» **TAREFA A**: As afirmações a seguir concordam com o texto sobre o golpe de 2016: (i) metade da Câmara é ruralista; (ii) "O Pagador de Promessas" é de 1964; (iii) Eduardo Cunha é apontado como do PMDB? Responda sim ou não a cada uma e cite literalmente as palavras do texto que decidem.

» **TEXTO DO DOCUMENTO**:
◆ ◆ ◆

Por Alceu Luís Castilho (@deolhonoagro)*

O filme brasileiro com a premiação mais badalada da história, “O Pagador de Promessas” (1962) é um belo exemplo de como a reforma agrária era apresentada, nos anos 60, como um bicho de sete cabeças. Como se fosse algo comunista – e não algo do próprio capitalismo. Resultado: foi um dos principais motivos para a derrubada de João Goulart, em 1964. O que mudou de lá para cá? Troquemos a palavra “latifundiários” por “agronegócio” e teremos uma das chaves para entender o golpe de 2016.

O golpe de 2016 é também um golpe ruralista.

Já estava evidente na articulação da votação do impeachment no Congresso, pelos ruralistas Eduardo Cunha (PMDB) e Renan Calheiros (PMDB). Metade da Câmara é ruralista. Mais da metade do Senado é ruralista. Claro que há vários interesses empresariais conjugados na chegada de Michel Temer ao poder. Mas não há como negar o protagonismo dos proprietários de terras – e de empresas do agronegócio – no golpe. O pato da Fiesp nada em um açude. Dentro de um latifúndio.

◆ ◆ ◆

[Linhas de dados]
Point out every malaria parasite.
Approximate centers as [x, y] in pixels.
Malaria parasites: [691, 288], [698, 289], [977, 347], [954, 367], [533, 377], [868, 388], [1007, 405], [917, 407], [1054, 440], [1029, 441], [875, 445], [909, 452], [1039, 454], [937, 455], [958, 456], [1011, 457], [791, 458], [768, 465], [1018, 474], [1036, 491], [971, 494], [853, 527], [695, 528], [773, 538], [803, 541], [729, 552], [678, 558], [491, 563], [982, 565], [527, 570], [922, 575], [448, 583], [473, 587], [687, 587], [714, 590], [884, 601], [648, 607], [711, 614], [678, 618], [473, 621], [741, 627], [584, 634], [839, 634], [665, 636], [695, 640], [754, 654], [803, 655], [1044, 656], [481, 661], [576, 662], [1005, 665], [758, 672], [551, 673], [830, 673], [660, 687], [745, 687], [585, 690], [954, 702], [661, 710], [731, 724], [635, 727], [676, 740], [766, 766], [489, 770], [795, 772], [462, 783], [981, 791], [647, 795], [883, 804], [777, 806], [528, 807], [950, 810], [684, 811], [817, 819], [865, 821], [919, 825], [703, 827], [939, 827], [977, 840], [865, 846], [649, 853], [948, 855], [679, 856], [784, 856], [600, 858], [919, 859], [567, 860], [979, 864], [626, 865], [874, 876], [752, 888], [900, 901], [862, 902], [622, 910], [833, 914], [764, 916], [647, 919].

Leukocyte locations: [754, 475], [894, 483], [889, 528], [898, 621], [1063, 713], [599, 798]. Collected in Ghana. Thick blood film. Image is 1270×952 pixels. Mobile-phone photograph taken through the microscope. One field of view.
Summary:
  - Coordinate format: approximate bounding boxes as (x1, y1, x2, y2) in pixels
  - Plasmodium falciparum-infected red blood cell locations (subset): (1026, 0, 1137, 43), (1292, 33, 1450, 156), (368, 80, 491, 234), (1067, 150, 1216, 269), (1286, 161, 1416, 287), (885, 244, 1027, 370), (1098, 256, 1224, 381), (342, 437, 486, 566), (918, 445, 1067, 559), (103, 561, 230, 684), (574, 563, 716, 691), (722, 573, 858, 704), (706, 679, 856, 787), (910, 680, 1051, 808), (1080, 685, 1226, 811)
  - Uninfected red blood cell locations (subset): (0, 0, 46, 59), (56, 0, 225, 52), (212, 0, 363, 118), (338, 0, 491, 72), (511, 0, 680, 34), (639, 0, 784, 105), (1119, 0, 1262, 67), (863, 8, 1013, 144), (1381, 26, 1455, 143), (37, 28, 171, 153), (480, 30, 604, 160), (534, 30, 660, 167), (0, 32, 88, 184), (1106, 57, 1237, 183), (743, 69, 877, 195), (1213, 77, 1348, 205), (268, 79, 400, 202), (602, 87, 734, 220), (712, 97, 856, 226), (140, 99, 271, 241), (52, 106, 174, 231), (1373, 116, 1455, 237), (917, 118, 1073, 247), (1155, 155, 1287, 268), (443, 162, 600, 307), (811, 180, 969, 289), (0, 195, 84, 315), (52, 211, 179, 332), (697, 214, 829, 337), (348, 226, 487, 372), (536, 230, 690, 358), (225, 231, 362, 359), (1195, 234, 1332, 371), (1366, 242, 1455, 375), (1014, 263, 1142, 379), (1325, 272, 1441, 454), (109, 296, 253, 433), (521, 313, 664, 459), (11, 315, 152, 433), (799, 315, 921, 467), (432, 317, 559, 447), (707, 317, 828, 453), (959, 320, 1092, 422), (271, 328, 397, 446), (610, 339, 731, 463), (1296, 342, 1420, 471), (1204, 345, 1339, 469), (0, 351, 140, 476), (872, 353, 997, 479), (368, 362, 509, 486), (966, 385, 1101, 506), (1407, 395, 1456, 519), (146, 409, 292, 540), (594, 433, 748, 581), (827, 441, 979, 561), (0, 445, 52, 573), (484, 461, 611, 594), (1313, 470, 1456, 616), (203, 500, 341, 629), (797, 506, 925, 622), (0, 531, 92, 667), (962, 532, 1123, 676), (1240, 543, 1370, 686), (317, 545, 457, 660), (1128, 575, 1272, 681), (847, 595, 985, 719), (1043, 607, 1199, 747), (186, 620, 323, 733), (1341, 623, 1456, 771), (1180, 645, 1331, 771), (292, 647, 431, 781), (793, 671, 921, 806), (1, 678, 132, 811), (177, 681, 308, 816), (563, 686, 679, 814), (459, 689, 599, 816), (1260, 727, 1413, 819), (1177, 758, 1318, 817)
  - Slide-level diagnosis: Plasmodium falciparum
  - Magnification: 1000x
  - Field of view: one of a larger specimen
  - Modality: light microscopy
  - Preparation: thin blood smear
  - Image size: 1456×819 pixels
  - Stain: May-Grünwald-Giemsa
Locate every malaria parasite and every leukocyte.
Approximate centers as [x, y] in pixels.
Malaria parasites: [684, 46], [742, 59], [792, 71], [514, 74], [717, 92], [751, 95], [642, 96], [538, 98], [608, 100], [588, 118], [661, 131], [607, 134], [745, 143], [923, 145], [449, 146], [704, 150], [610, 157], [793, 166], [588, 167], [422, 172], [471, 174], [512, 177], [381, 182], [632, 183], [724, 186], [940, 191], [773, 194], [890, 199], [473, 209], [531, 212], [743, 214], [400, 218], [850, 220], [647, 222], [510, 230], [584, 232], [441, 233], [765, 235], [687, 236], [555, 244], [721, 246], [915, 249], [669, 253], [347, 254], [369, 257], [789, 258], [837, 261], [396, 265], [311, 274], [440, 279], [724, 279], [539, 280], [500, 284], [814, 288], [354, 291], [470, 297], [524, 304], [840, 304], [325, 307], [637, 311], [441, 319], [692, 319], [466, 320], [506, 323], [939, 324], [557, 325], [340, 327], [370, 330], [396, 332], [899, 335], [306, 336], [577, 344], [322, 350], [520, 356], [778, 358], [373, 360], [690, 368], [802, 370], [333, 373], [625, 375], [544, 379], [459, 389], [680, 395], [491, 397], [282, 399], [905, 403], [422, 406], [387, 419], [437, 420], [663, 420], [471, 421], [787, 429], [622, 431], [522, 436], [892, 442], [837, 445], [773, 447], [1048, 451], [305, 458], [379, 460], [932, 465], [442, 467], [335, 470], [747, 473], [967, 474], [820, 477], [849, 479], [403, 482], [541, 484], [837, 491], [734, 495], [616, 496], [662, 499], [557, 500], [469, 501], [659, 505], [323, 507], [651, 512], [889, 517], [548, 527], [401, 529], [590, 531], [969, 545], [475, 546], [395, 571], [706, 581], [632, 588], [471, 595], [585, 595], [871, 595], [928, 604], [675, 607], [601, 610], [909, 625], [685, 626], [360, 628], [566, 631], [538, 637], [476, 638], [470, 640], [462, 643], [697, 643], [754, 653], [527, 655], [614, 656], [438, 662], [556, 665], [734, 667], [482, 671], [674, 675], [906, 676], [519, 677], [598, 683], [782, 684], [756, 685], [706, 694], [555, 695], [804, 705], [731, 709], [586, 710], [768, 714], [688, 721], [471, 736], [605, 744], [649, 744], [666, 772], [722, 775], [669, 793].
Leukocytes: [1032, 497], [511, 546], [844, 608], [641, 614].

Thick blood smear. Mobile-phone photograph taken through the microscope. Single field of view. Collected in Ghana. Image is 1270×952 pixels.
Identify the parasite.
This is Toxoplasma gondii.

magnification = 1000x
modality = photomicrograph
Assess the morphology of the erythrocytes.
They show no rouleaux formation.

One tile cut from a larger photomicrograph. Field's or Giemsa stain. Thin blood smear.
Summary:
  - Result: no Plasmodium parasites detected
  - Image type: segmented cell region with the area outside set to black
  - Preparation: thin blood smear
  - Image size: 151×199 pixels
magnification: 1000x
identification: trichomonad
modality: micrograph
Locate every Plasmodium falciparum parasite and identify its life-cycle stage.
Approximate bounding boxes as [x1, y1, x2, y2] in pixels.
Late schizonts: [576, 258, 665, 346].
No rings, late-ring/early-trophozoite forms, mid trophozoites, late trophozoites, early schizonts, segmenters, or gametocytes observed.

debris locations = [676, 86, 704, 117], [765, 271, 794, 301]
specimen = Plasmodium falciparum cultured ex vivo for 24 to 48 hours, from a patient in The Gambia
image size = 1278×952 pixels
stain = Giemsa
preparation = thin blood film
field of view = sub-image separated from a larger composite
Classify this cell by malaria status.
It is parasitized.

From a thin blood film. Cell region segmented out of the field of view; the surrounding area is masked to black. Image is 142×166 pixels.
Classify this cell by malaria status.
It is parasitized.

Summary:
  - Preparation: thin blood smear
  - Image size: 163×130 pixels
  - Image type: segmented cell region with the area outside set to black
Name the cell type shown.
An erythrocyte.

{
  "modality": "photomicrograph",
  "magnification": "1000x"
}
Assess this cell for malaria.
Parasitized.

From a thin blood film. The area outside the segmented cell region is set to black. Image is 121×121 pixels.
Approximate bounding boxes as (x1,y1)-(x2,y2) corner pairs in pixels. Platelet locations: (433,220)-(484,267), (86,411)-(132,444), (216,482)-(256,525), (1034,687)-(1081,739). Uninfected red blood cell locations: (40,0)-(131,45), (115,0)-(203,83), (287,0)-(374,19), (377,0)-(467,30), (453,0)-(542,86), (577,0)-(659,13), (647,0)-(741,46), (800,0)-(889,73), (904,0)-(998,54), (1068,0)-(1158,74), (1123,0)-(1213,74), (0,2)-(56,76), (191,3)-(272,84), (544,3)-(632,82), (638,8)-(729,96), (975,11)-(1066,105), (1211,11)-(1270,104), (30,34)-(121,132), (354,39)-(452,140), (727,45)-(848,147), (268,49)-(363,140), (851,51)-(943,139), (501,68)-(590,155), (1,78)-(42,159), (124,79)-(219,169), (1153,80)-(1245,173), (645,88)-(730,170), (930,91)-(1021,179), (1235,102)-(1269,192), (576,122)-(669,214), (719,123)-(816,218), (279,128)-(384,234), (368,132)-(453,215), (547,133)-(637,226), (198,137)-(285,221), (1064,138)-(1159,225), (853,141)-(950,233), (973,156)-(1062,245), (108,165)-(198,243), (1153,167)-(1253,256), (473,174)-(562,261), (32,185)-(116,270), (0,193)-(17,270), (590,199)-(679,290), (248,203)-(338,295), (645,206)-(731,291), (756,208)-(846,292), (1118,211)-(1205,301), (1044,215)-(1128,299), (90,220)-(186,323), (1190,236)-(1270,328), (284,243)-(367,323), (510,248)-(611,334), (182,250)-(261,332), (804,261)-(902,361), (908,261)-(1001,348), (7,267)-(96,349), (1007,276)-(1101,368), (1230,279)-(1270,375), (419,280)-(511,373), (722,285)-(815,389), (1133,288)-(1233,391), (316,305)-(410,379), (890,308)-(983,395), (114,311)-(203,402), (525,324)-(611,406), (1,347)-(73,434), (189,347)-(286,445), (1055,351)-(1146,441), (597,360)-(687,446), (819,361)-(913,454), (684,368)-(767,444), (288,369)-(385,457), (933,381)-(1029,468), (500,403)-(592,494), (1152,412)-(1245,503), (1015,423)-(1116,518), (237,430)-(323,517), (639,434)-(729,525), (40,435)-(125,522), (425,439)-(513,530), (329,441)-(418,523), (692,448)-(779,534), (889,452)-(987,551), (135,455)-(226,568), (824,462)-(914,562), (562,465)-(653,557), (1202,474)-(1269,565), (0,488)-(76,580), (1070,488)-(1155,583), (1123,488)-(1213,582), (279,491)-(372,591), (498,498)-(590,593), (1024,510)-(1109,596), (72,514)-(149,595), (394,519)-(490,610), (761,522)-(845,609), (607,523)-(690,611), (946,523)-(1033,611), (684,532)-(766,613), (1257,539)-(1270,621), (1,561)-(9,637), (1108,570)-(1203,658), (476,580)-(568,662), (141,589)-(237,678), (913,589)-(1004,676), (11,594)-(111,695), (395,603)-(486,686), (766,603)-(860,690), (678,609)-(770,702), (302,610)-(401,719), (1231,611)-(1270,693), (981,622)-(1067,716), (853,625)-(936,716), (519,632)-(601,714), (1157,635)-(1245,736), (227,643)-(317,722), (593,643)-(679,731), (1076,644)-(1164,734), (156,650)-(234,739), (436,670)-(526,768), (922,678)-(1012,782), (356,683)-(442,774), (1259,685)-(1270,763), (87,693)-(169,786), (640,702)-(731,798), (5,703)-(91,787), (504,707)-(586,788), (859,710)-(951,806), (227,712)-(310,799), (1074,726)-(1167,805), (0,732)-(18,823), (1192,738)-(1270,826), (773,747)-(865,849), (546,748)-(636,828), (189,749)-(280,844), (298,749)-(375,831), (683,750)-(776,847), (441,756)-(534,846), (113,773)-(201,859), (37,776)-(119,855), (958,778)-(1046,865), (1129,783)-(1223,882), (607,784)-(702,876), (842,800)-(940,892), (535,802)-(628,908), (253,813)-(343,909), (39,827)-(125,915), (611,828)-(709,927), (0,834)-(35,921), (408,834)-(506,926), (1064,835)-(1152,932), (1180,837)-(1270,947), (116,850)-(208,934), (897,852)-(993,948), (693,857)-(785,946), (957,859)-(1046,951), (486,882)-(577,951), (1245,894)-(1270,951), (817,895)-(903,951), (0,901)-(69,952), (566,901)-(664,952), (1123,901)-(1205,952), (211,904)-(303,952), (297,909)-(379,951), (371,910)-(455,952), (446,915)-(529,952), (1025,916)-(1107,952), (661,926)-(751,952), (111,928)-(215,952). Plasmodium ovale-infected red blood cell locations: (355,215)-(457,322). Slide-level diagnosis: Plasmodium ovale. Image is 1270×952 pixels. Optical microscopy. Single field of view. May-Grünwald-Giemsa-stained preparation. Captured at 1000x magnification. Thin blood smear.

◆ ◆ ◆

» **TAREFA B**: Atualize o trecho das linhas de dados que vai da linha com "One field of view." até a linha com "- Plasmodium falciparum-infected", trocando "pixels" por "px" e mantendo todo o resto igual. Devolva somente essas linhas.

» **RESPOSTA CORRETA A**:
(i) Sim: "Metade da Câmara é ruralista."
(ii) Não: "“O Pagador de Promessas” (1962)"
(iii) Sim: "Eduardo Cunha (PMDB)"

» **RESPOSTA CORRETA B**:
Leukocyte locations: [754, 475], [894, 483], [889, 528], [898, 621], [1063, 713], [599, 798]. Collected in Ghana. Thick blood film. Image is 1270×952 px. Mobile-phone photograph taken through the microscope. One field of view.
Summary:
  - Coordinate format: approximate bounding boxes as (x1, y1, x2, y2) in px
  - Plasmodium falciparum-infected red blood cell locations (subset): (1026, 0, 1137, 43), (1292, 33, 1450, 156), (368, 80, 491, 234), (1067, 150, 1216, 269), (1286, 161, 1416, 287), (885, 244, 1027, 370), (1098, 256, 1224, 381), (342, 437, 486, 566), (918, 445, 1067, 559), (103, 561, 230, 684), (574, 563, 716, 691), (722, 573, 858, 704), (706, 679, 856, 787), (910, 680, 1051, 808), (1080, 685, 1226, 811)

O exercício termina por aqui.